Maintaining fiber cement vs. vinyl siding

Maintaining fiber cement vs. vinyl siding

If you're planning on a new siding installation, you may be wondering if there's a material that's a good match for your busy lifestyle. Many homeowners today lead very hectic lives--there never seems to be enough time to get everything done. When you finally have some free time to relax, spending it on the exterior of your home with a paint brush and scraper in hand probably isn't your idea of a good time. Fortunately, there are several siding materials available that require very little maintenance and those valuable weekends can be spent on a golf course instead of a ladder.
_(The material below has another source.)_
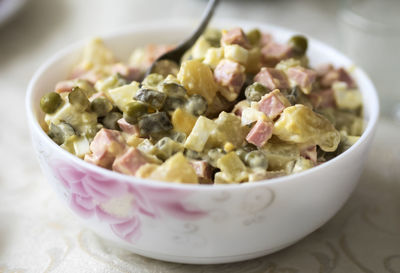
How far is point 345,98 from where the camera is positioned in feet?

Fiber cement vs. vinyl siding: decision factors

Fiber cement and vinyl siding are two products that require minimal maintenance. Vinyl siding offers numerous colors and styles to choose from--you can even increase the energy-efficiency of your home by opting for a model line that features an insulating backing. Fiber cement siding doesn't have quite as many styles available, but if you're a fan of wood siding's appearance, fiber cement comes pretty close to duplicating the look. However, when it comes right down to fiber cement vs. vinyl, which is the best choice for your home? You might want to consider these maintenance factors:

  1. Cold weather--vinyl siding has come a long way since its early days when it might crack if the temperatures drop below freezing, but if you live in a very cold part of the country, it might still be a consideration--fiber cement is normally not affected by cold weather.
  2. Expansion--fiber cement siding is not affected as much by the temperature changes that can cause vinyl siding to expand and contract--sometimes quite a bit.
  3. Durability--while vinyl siding is very durable, it can still be susceptible to minor damage such as punctures that fiber cement is normally able to resist.

While vinyl siding is often the winner when it comes to favorable pricing, fiber cement siding has important advantagse when it comes to endurance--and that can mean fewer repairs, maintenance and cost in the long-run.